In short, everything should work as described if you've got anonymous access enabled in both locations - the IIS Web site, and the individual site collection under 'Advanced Permissions'. You won't be able to set anonymous access at the site collection level until its enabled at the Web app/zone level in IIS.

Hope that helps

Jason

Unknown said...

Hi Jason,

After adding the correct AAM for the Intranet zone (and corresponding entry in the DNS), the issue was resolved.

Once again, thank you for the excellent post and clarification.

Cindy said...

Hi Jason,
Let say I have created 2 different authentication methods to access a site in ServerA

E.g
http://SERVERA/default.aspx [Zone = Default; Membership Provider Name = Windows]
http://internet/default.aspx [Zone =Internet;Membership Provider Name = AcAspNetSqlMembershipProvider, Form Based]

Note:
1) I want this http://SERVERA/default.aspx only can be accessed by internal staff via LAN. I managed to let the internal staff access to this URL by their own username and password from their own pc.

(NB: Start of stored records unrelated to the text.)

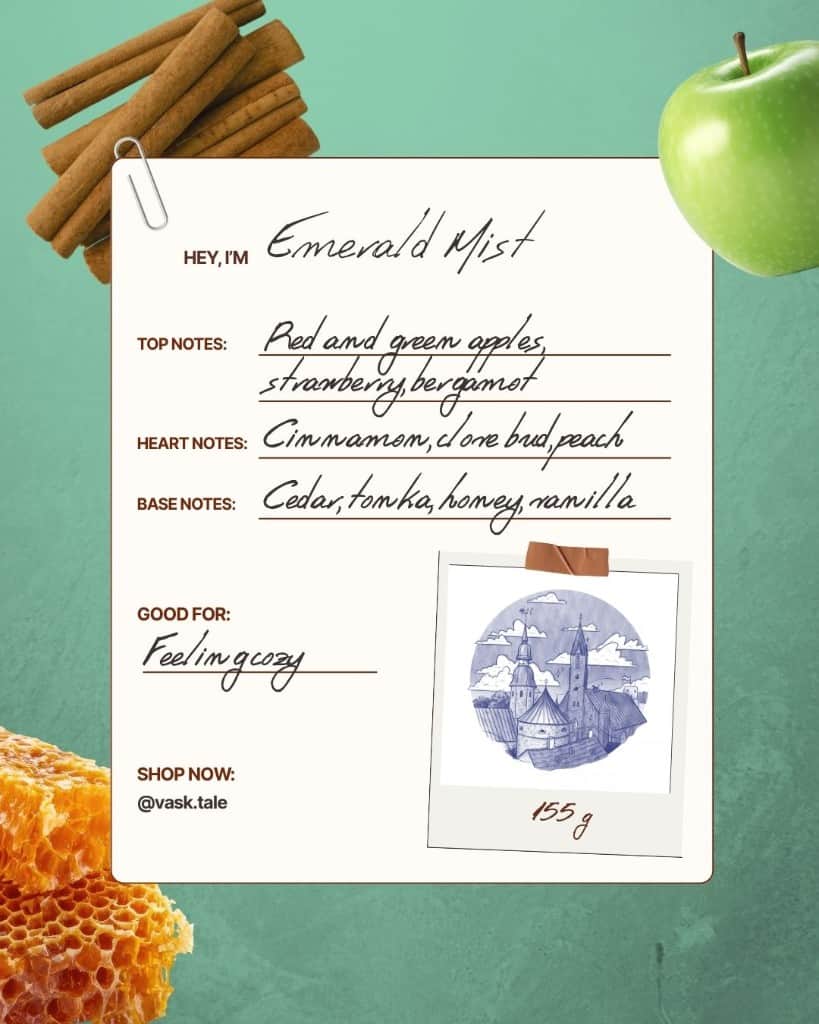 Sojas vaska svece "Emerald Mist"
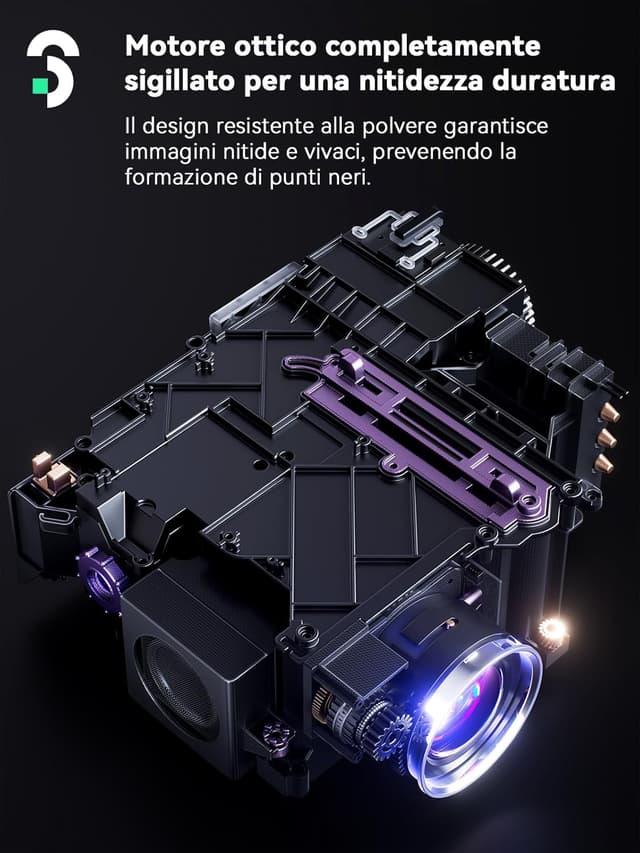 Detalle de Soomfon SK3 Smart Proiettore Portatile con WiFi e Bluetooth, 1080P e rotazione 360°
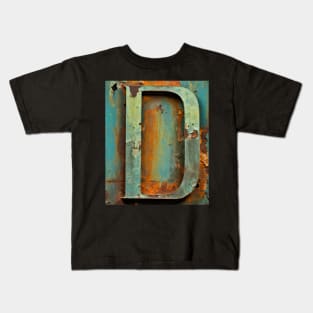 Rusty Letter "D" Monogram D initial Kids T-Shirt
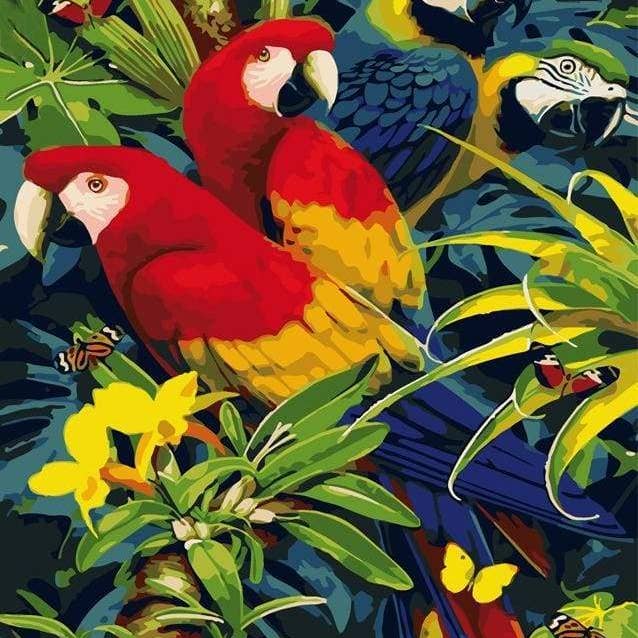 Four Parrots for wholesale by Paint with Number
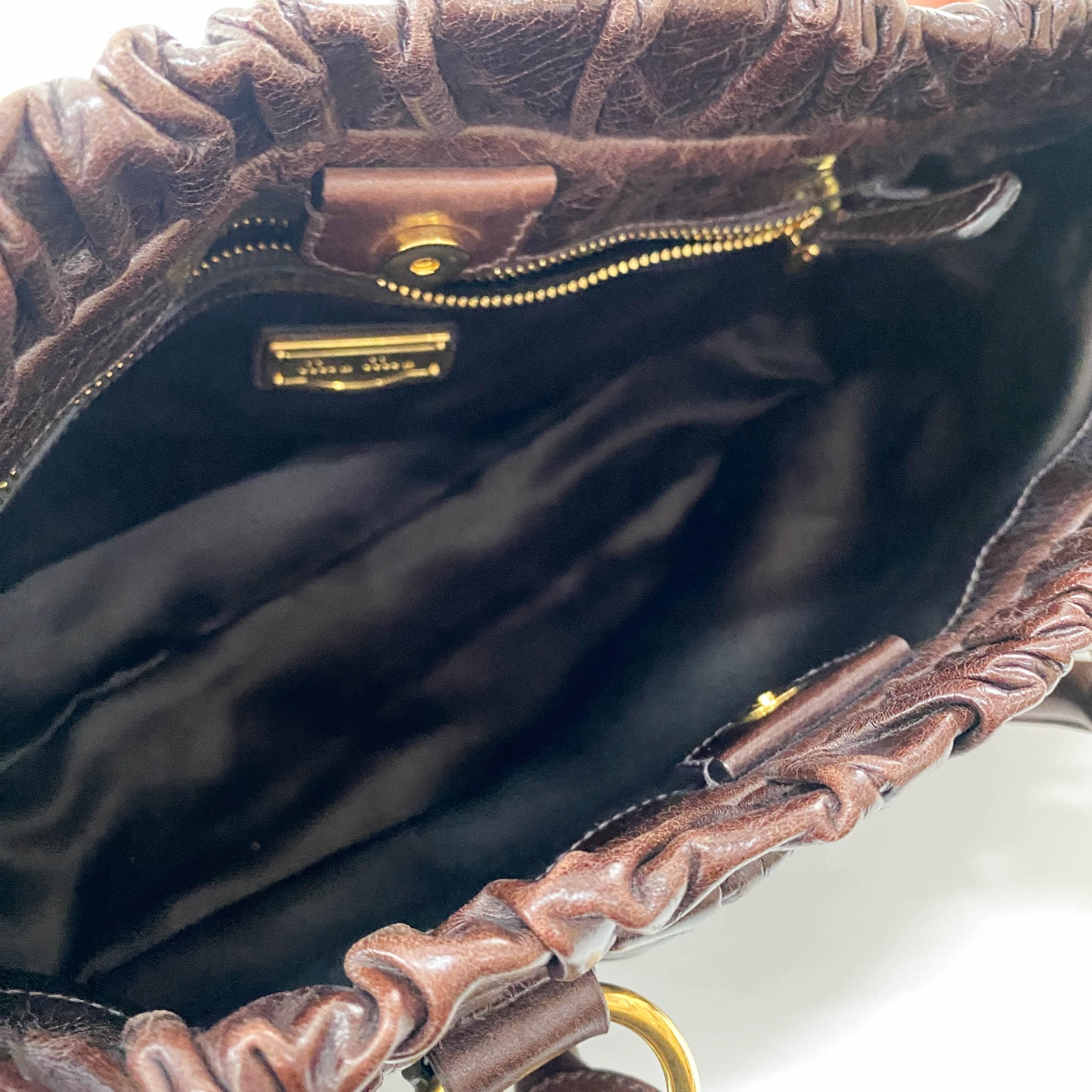 MIU MIU Vitello Luxe Brown Leather Top Handle Bag, in , Sold by HIVE PRELOVED - Handle Bags, Shoulder Bags,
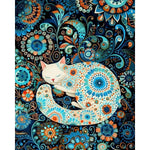 peinture l'huile numérique diy motif floral chat endormi décoration murale multicolore art abstrait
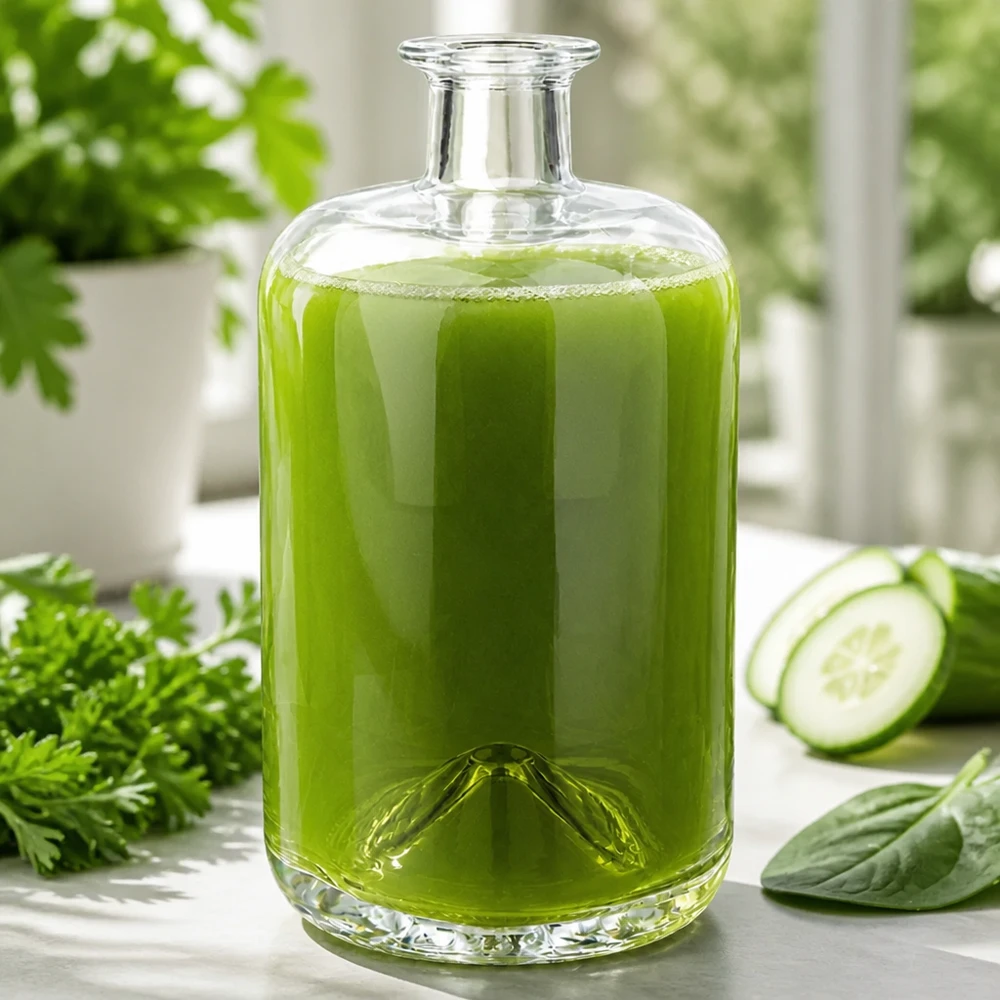 Botella de farmacia de 700 ml «Sofia» sin tapón UNiTWIST® Botella de cristal de 700 ml Sofía llena de batido verde junto a pepino perejil y espinacas escena de alimentación saludable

2)I want this http://internet/default.aspx can be accessed by Internet users. Currently, I can browse this url at the ServerA only. Can you guide me what are the step-by-step to configure the URL can be accessed by Internet users.

Looking forward your reply.

Regards
Cindy Tan

Jason Lee said...

Hi Cindy,

If you can browse your site through the internet zone from the server, it's probably not a SharePoint issue - more likely a DNS issue. I can't really advise on this, you need help from someone who knows your infrastructure.

Jason

Anonymous said...

great post Jason

is it trully nessisary to have SSL if all you are going to use is windows auth? Doesn't the user name and pass get encrypted using NTLM?

Jason Lee said...

Agreed - you don't need SSL to protect credentials if you're using NTLM, as the credentials will be encrypted anyway. I guess there are some scenarios where you might need a secure zone for other reasons, e.g. members-only forums or merchandising (okay, probably not on a blog site!)